The current slate of Marcellus and Utica shale takeaway expansions exceeds expected supply growth, a dynamic that points to shrinking Appalachian basis differentials and major upside for regional production over the next few years, according to analysts with Raymond James & Associates Inc.
A combined 7.5 Bcf/d of planned un-risked pipeline expansions are expected to come online through 2018 in the Marcellus and Utica, compared to an anticipated 2 Bcf/d of increased production over the same period, a team of analysts led by Darren Horrowitz and J. Marshall Adkins said in a research note Monday.
As for the 2 Bcf/d of production growth, that’s based on a cash flow-driven model where Raymond James expects the Marcellus and Utica to go from a combined 65 rigs to 87 rigs by year-end 2018. “Additionally, we expect a drawdown of the current” drilled uncompleted (DUC) “backlog from around three months of a completion backlog to a more normalized level of two months of completion backlog by mid-2018,” the analysts said.

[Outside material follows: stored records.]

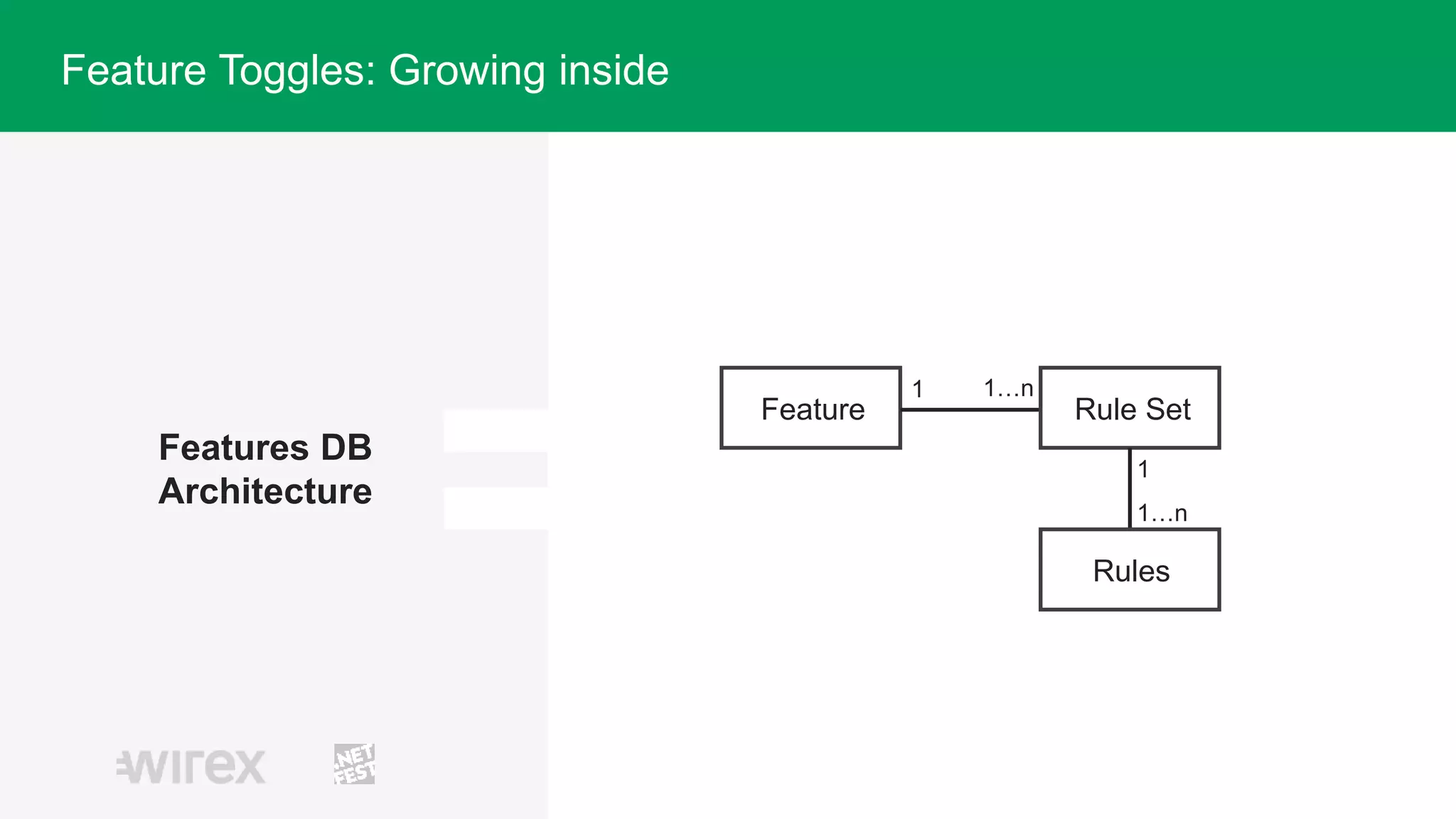 Feature Toggles: Growing inside

Features DB Architecture

Feature

1

1…n

Rule Set

1

1…n

Rules

wirex

.NET FEST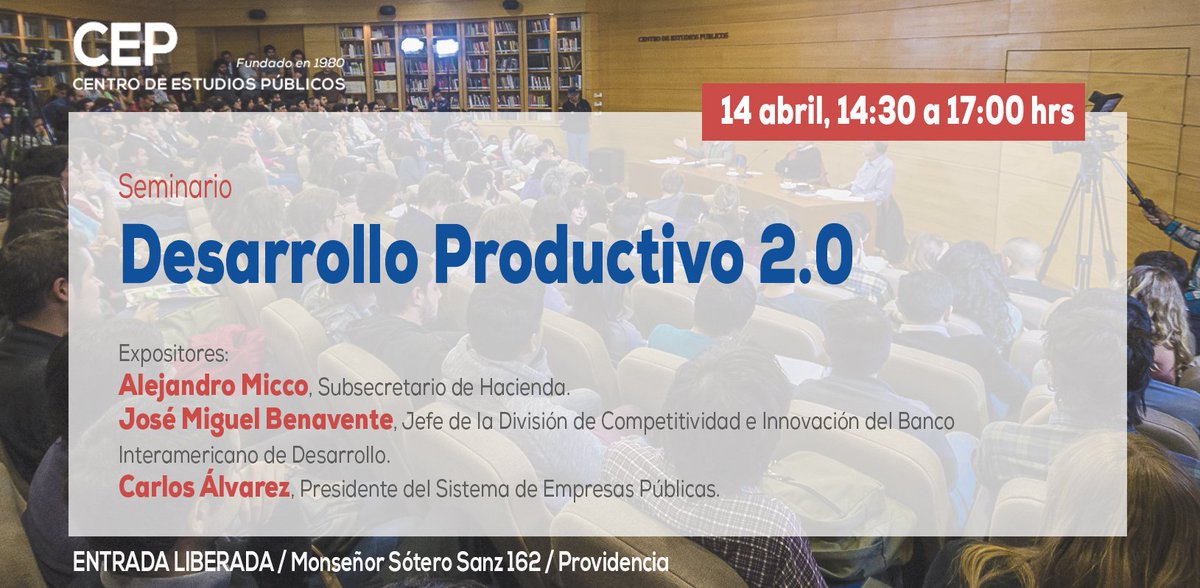 CEP
Fundado en 1980
CENTRO DE ESTUDIOS PÚBLICOS

CENTRO DE ESTUDIOS PÚBLICOS

14 abril, 14:30 a 17:00 hrs

Seminario

Desarrollo Productivo 2.0

Expositores:
Alejandro Micco, Subsecretario de Hacienda.
José Miguel Benavente, Jefe de la División de Competitividad e Innovación del Banco Interamericano de Desarrollo.
Carlos Álvarez, Presidente del Sistema de Empresas Públicas.

ENTRADA LIBERADA / Monseñor Sótero Sanz 162 / Providencia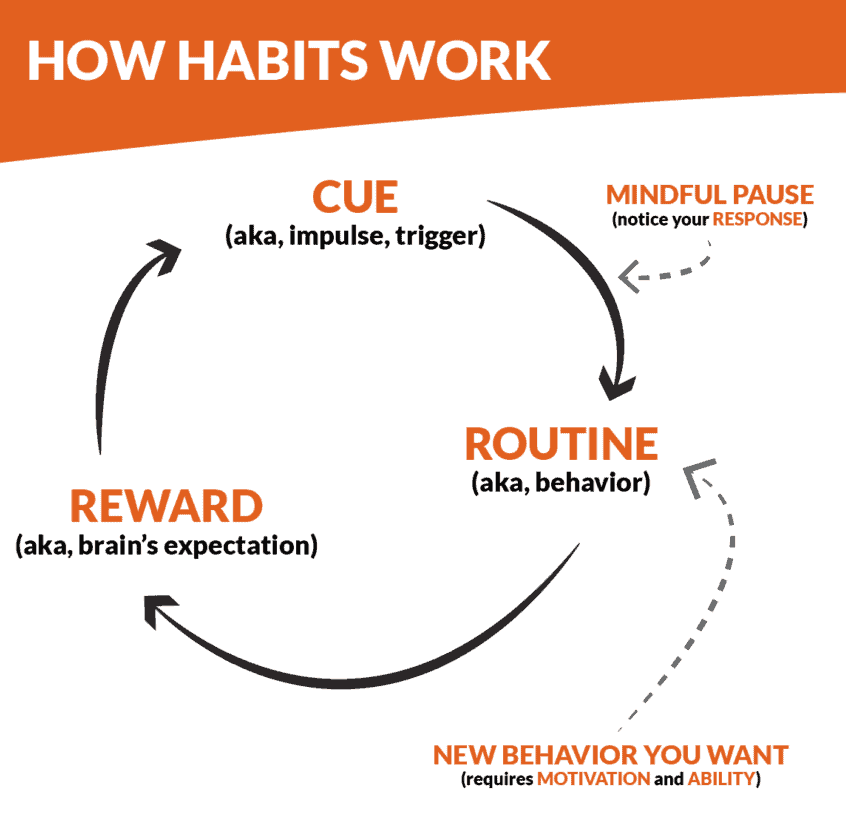 HOW HABITS WORK

CUE
(aka, impulse, trigger)

MINDFUL PAUSE
(notice your RESPONSE)

ROUTINE
(aka, behavior)

REWARD
(aka, brain's expectation)

NEW BEHAVIOR YOU WANT
(requires MOTIVATION and ABILITY)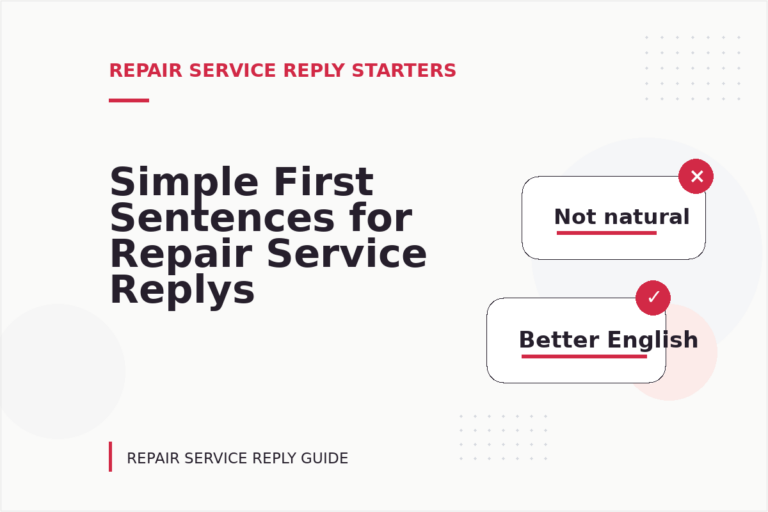 REPAIR SERVICE REPLY STARTERS

Simple First Sentences for Repair Service Replys

Not natural

Better English

REPAIR SERVICE REPLY GUIDE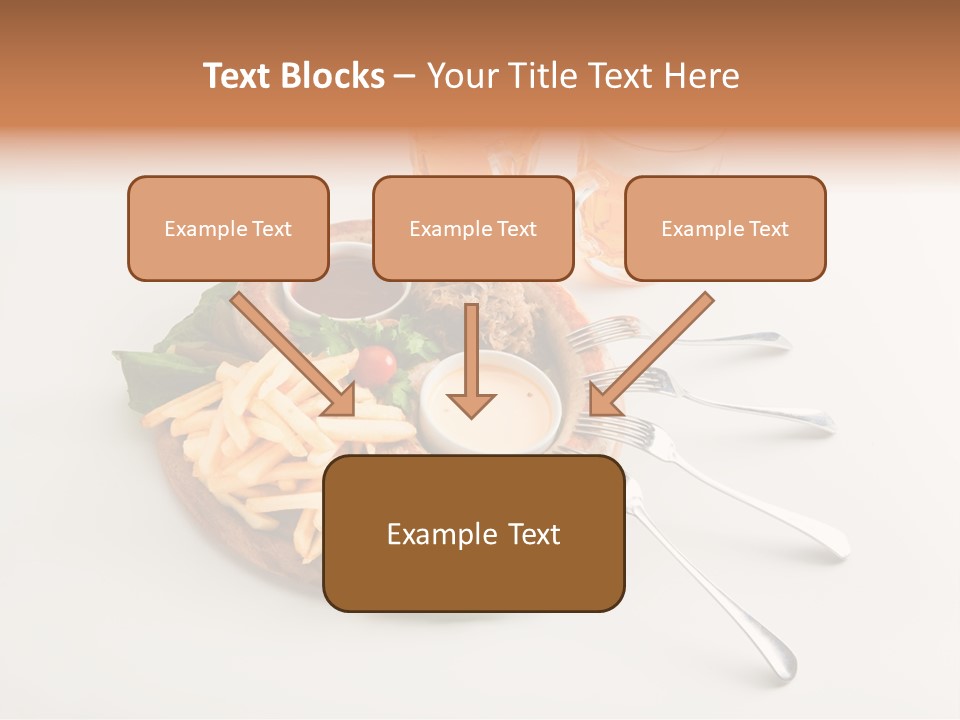 Text Blocks – Your Title Text Here

Example Text

Example Text

Example Text

Example Text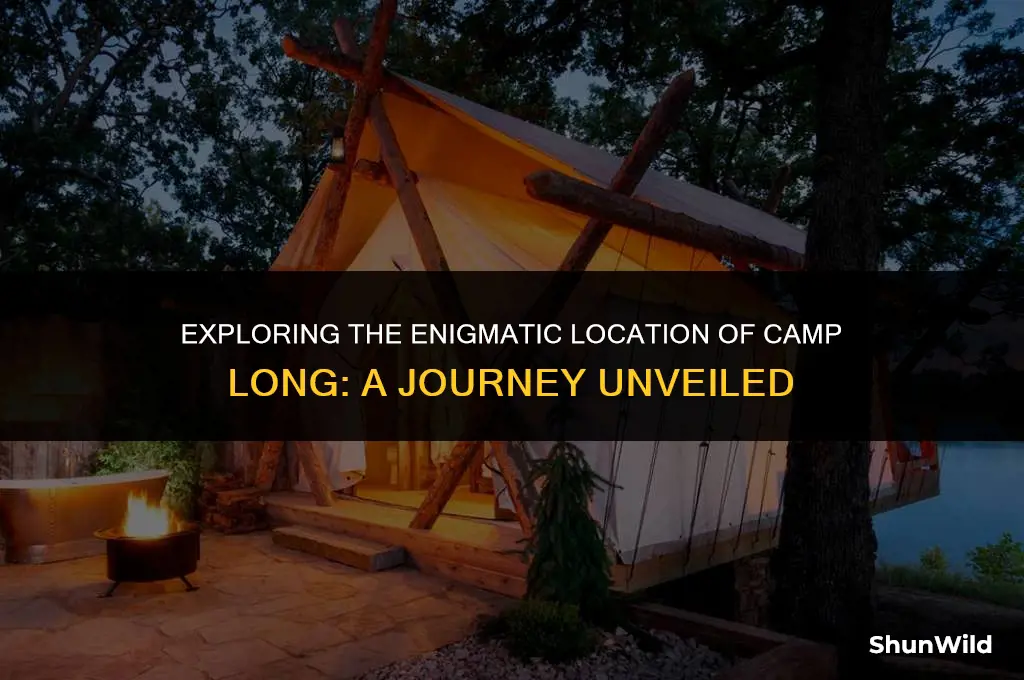 EXPLORING THE ENIGMATIC LOCATION OF CAMP LONG: A JOURNEY UNVEILED

ShunWild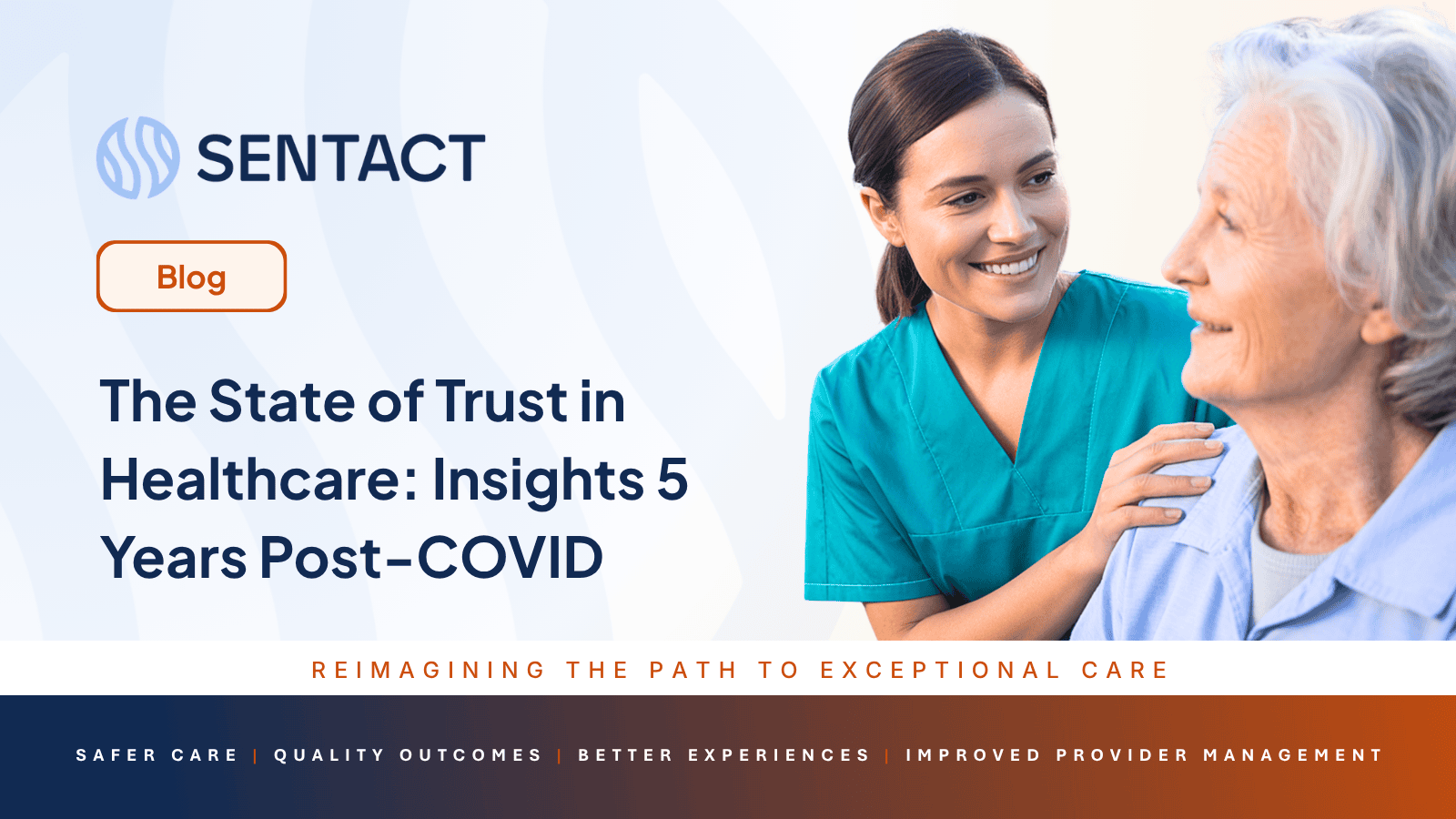 SENTACT

Blog

The State of Trust in Healthcare: Insights 5 Years Post-COVID

REIMAGINING THE PATH TO EXCEPTIONAL CARE

SAFER CARE | QUALITY OUTCOMES | BETTER EXPERIENCES | IMPROVED PROVIDER MANAGEMENT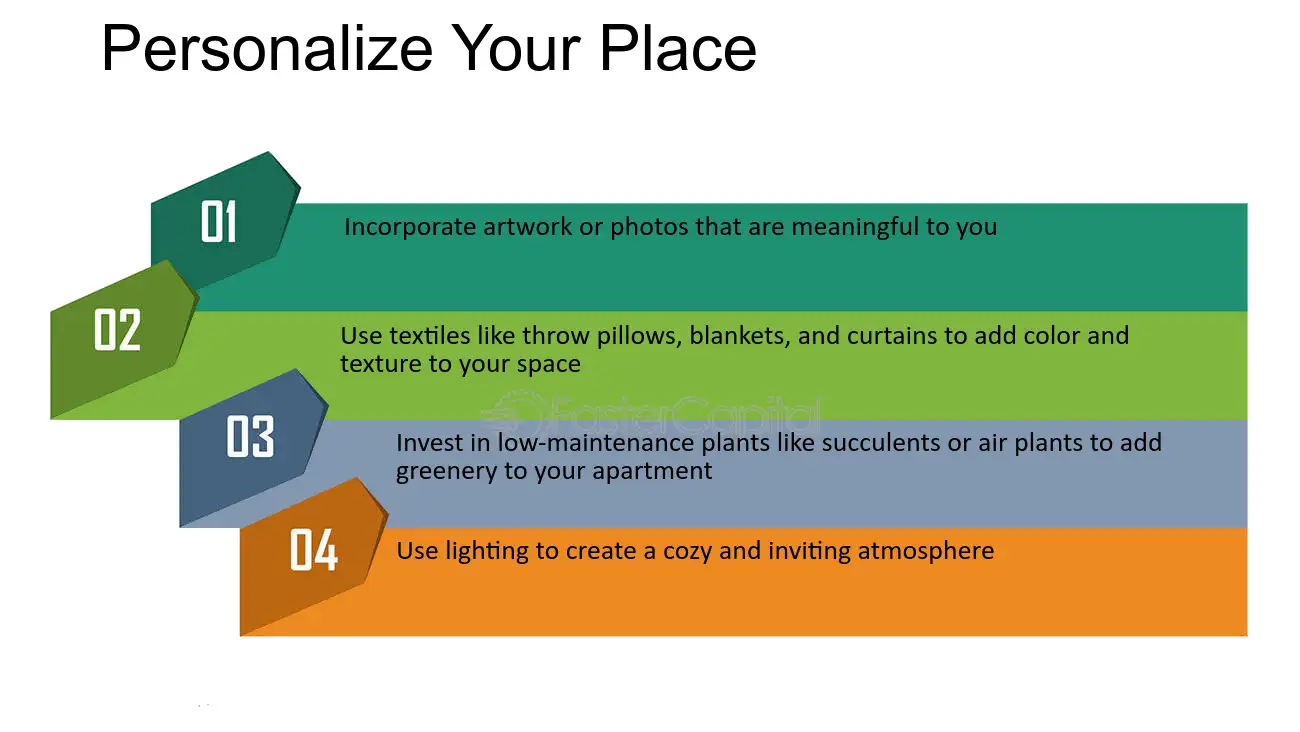 Personalize Your Place

01

Incorporate artwork or photos that are meaningful to you

02

Use textiles like throw pillows, blankets, and curtains to add color and texture to your space

FasterCapital

03

Invest in low-maintenance plants like succulents or air plants to add greenery to your apartment

04

Use lighting to create a cozy and inviting atmosphere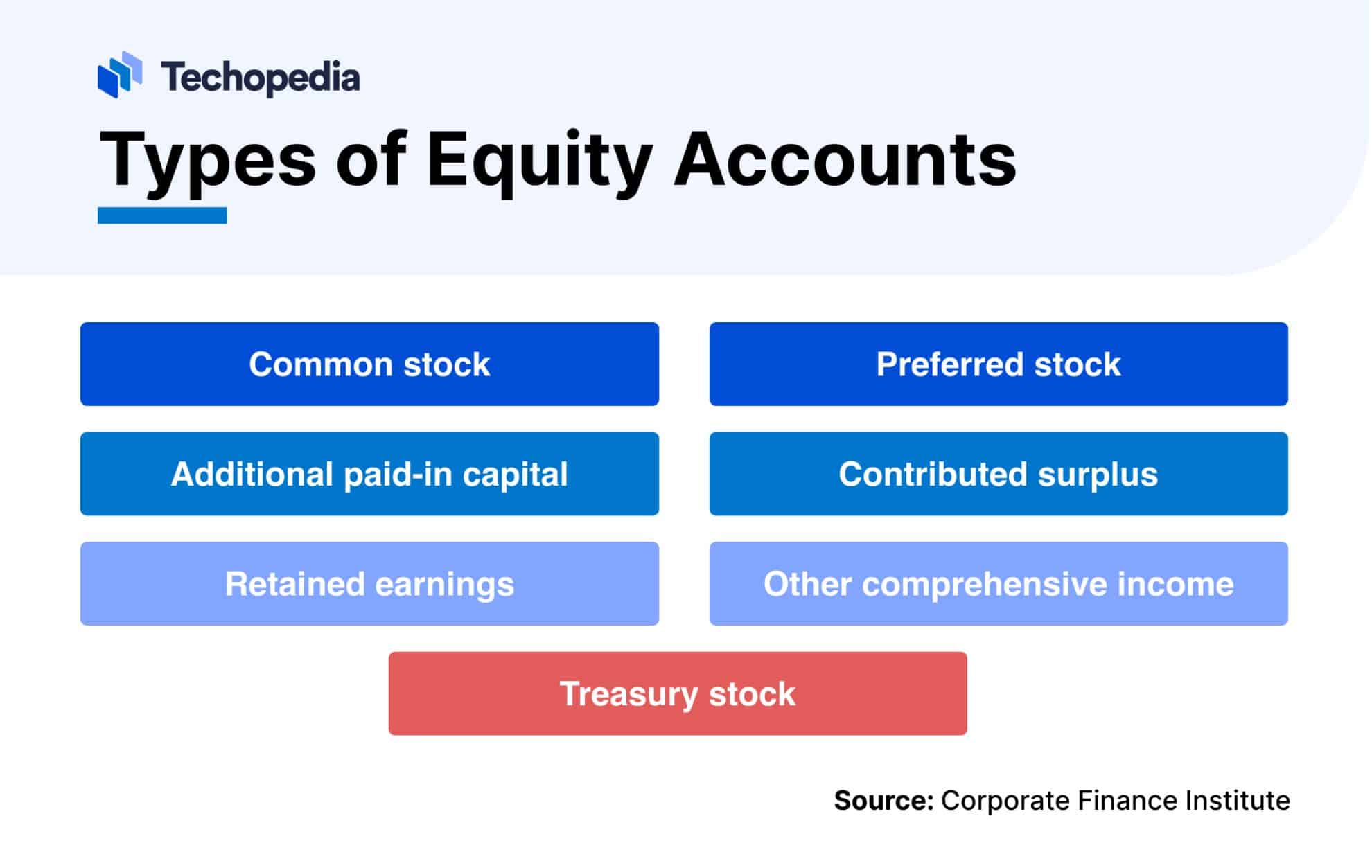 Techopedia

Types of Equity Accounts

Common stock

Preferred stock

Additional paid-in capital

Contributed surplus

Retained earnings

Other comprehensive income

Treasury stock

Source: Corporate Finance Institute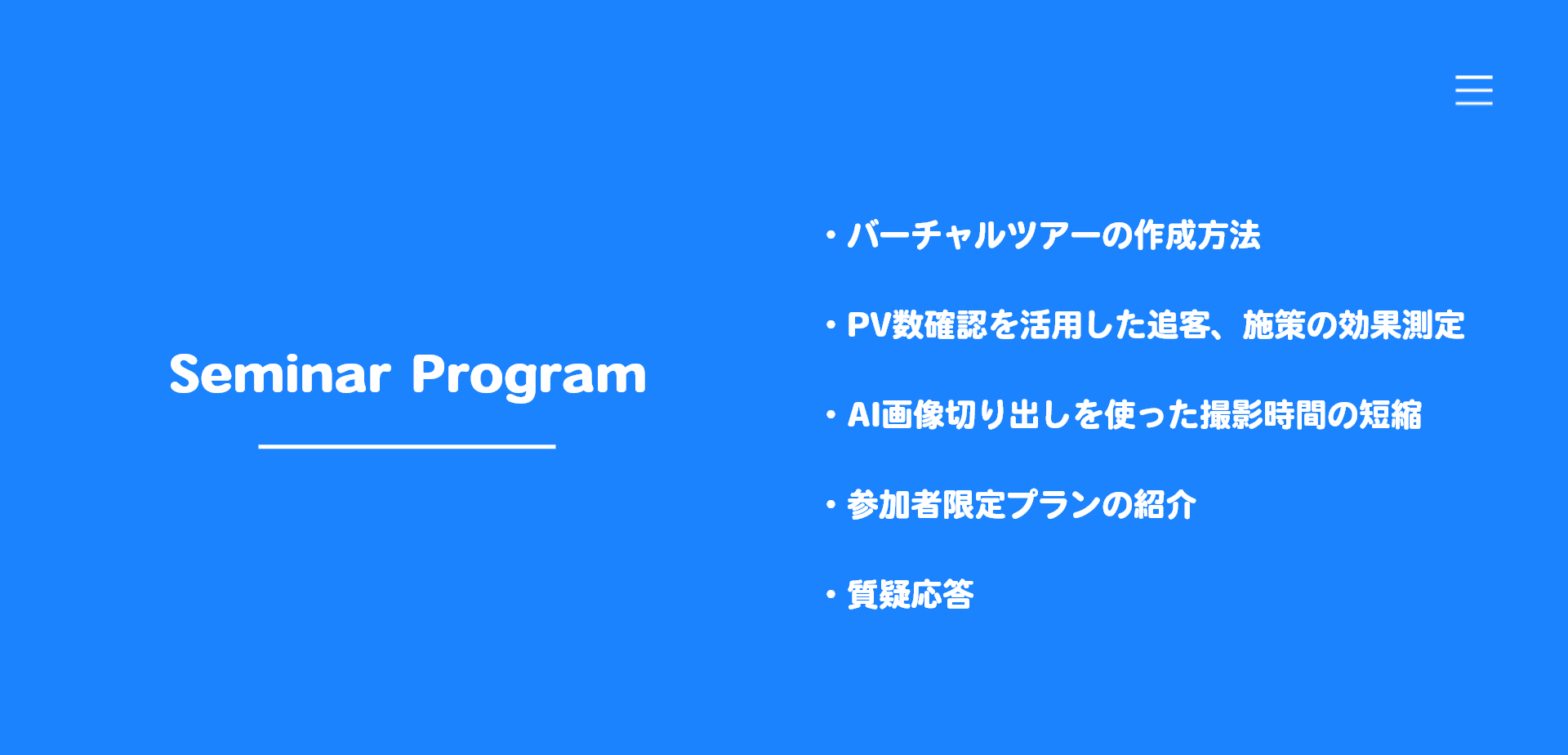 Seminar Program

・バーチャルツアーの作成方法

・PV数確認を活用した追客、施策の効果測定

・AI画像切り出しを使った撮影時間の短縮

・参加者限定プランの紹介

・質疑応答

“The combination of more drilling and even faster completions should translate to a roughly 10% increase in year/year average daily production volumes from around 22 Bcf/d in 2017 to around 24 Bcf/d in 2018 for the combined Marcellus/Utica.”
But Horrowitz and Adkins emphasized that the new takeaway capacity could see actual production surpass this forecast given “there is a strong likelihood that producers will find a way to fill those pipes.”
“All things considered, we expect this new pipeline takeaway capacity to do its part to de-bottleneck trapped gas and lead to better gas pricing and significant regional production growth,” the analysts said. “Better prices should improve” exploration and production (E&P) “company netbacks, ultimately driving more cash flow and volume expansion out of the region.”
While “there’s no question that there’s a sizeable amount of takeaway capacity being added in the Northeast market in a relatively short amount of time,” the $1/MMBtu-plus negative basis differentials at Appalachian points the last few years clearly show a constrained region in need of a long-term solution to free up its economic supply, the analysts said.
And new pipes like Rover, Nexus and Atlantic Sunrise should do just that.
Horrowitz and Adkins said they expect a 13% reduction in average Appalachian basis differentials and gathering, processing, marketing and transportation costs by 2019. “As the gap grows between pipeline takeaway capacity (and regional demand) and Northeast gas supply, differentials may narrow more quickly than anticipated. If Northeast differentials were to improve more than we model, it is entirely possible (if not likely) that our current production outlook could be proven conservative as soon as next year.”
Despite the drawdown of the DUC backlog, “very prolific wells and improving producer efficiencies should allow Northeast E&Ps grow gas supply throughout the Marcellus/Utica at Henry Hub prices well below $3/MMBtu,” the analysts said.
Meanwhile, Raymond James projects associated gas output from oil-directed drilling in the Permian Basin, the Niobrara-Denver Julesburg, the Eagle Ford Shale, the Midcontinent and the Bakken Shale could generate another 3 Bcf/d of incremental supply through 2018.
Horrowitz and Adkins said they “still believe that structural U.S. gas demand drivers are coming in 2018” in the form of about 3.5 Bcf/d of new demand from liquefied natural gas exports, pipeline exports to Mexico and industrial consumption.
“All things considered, we expect 2018 gas supply growth to outpace demand growth leading to modestly lower” natural gas prices. “That said, improving Northeast basis differentials should offset these lower end market prices and incentivize gas production growth in Appalachia.”
Between associated gas and Marcellus and Utica E&Ps ramping to fill new pipes, “the U.S. has all the natural gas it needs (and more) with Henry Hub at $2.75/MMBtu” or potentially even lower, the analysts said.
While the broader conclusion that the new Appalachian takeaway will shrink average basis differentials is fairly straightforward, “the actual dynamics are fairly complicated,” according to Horrowitz and Adkins.
Tariffs are generally higher on new-build pipelines to the Gulf Coast, with costs being “much cheaper” to get gas to nearby end markets such as in the Southeast, they said.
“Differentials will also fluctuate throughout the year based on storage and demand seasonality. In-basin demand basically doubles in the winter (New England has about a 10-20 Bcf/d seasonal demand range),” the analysts said.
“…If this significant of a gap between supply and regional demand and pipeline takeaway capacity actually develops, we would easily see Northeast differentials narrow to more than we currently model. As the model presently stands, we estimate Northeast wintertime gas may even receive close to ‘premium pricing’ from the combination of” winter in-basin demand and new takeaway capacity going underutilized.